====== Data extract ======

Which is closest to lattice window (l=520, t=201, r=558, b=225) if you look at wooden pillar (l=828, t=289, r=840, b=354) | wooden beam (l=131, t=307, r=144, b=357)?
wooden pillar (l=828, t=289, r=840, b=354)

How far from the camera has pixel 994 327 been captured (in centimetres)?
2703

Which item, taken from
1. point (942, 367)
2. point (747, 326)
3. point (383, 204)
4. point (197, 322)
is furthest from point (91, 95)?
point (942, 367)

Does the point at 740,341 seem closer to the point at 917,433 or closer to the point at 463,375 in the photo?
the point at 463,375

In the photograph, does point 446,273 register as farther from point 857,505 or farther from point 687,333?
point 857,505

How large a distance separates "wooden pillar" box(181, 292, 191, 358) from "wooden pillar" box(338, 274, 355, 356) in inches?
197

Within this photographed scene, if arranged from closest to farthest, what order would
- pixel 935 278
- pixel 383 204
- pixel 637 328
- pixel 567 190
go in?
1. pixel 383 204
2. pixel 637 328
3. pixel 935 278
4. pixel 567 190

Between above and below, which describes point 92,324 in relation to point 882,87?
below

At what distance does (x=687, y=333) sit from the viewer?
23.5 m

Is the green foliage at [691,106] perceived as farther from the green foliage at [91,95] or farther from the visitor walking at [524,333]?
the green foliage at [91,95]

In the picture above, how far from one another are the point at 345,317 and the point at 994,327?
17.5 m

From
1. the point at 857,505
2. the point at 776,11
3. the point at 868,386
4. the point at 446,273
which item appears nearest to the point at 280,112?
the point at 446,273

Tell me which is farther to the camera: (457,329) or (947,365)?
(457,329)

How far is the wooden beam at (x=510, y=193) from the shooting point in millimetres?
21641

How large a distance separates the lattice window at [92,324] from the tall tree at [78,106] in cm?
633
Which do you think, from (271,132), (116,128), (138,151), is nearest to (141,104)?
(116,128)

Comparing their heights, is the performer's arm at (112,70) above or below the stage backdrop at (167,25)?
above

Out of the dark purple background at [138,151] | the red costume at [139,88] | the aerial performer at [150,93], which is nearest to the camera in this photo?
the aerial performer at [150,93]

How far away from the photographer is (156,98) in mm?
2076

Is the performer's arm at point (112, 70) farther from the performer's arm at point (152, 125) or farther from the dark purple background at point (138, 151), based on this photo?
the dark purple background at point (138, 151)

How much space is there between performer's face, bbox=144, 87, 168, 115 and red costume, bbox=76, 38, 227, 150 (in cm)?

======

Copy out every one of the lines above word for word, keeping their original order.

Which is closest to lattice window (l=520, t=201, r=558, b=225) if you look at wooden pillar (l=828, t=289, r=840, b=354) | wooden beam (l=131, t=307, r=144, b=357)?
wooden pillar (l=828, t=289, r=840, b=354)

How far from the camera has pixel 994 327 been captured (in centimetres)?
2703

Which item, taken from
1. point (942, 367)
2. point (747, 326)
3. point (383, 204)
4. point (197, 322)
is furthest from point (91, 95)?
point (942, 367)

Does the point at 740,341 seem closer to the point at 917,433 or closer to the point at 463,375 in the photo?
the point at 463,375

In the photograph, does point 446,273 register as farther from point 857,505 or farther from point 687,333?
point 857,505

How large a distance separates "wooden pillar" box(181, 292, 191, 358) from "wooden pillar" box(338, 274, 355, 356) in inches?
197

Within this photographed scene, if arranged from closest to farthest, what order would
- pixel 935 278
- pixel 383 204
- pixel 637 328
- pixel 567 190
go in?
1. pixel 383 204
2. pixel 637 328
3. pixel 935 278
4. pixel 567 190

Between above and below, which describes point 92,324 in relation to point 882,87?
below

At what distance does (x=687, y=333) sit from the viewer?
23.5 m

Is the green foliage at [691,106] perceived as farther from the green foliage at [91,95] or farther from the visitor walking at [524,333]?
the green foliage at [91,95]

In the picture above, how far from one another are the point at 345,317 and the point at 994,327?
17.5 m

From
1. the point at 857,505
2. the point at 776,11
3. the point at 868,386
4. the point at 446,273
which item appears nearest to the point at 280,112?
the point at 446,273

Tell me which is farther to the camera: (457,329) or (947,365)?
(457,329)

How far is the wooden beam at (x=510, y=193) from the shooting point in millimetres?
21641

How large a distance separates the lattice window at [92,324] from the tall tree at [78,106] in cm?
633
Which do you think, from (271,132), (116,128), (138,151), is nearest to (141,104)?
(116,128)

Comparing their heights, is the performer's arm at (112,70) above or below the stage backdrop at (167,25)?
above

Out of the dark purple background at [138,151] | the red costume at [139,88] | the aerial performer at [150,93], which is nearest to the camera in this photo?
the aerial performer at [150,93]

How far away from the photographer is (156,98) in mm?
2076

Is the performer's arm at point (112, 70) farther from the performer's arm at point (152, 125) or farther from the dark purple background at point (138, 151), based on this photo?
the dark purple background at point (138, 151)

How much space is there between performer's face, bbox=144, 87, 168, 115 and red costume, bbox=76, 38, 227, 150 (in cm)?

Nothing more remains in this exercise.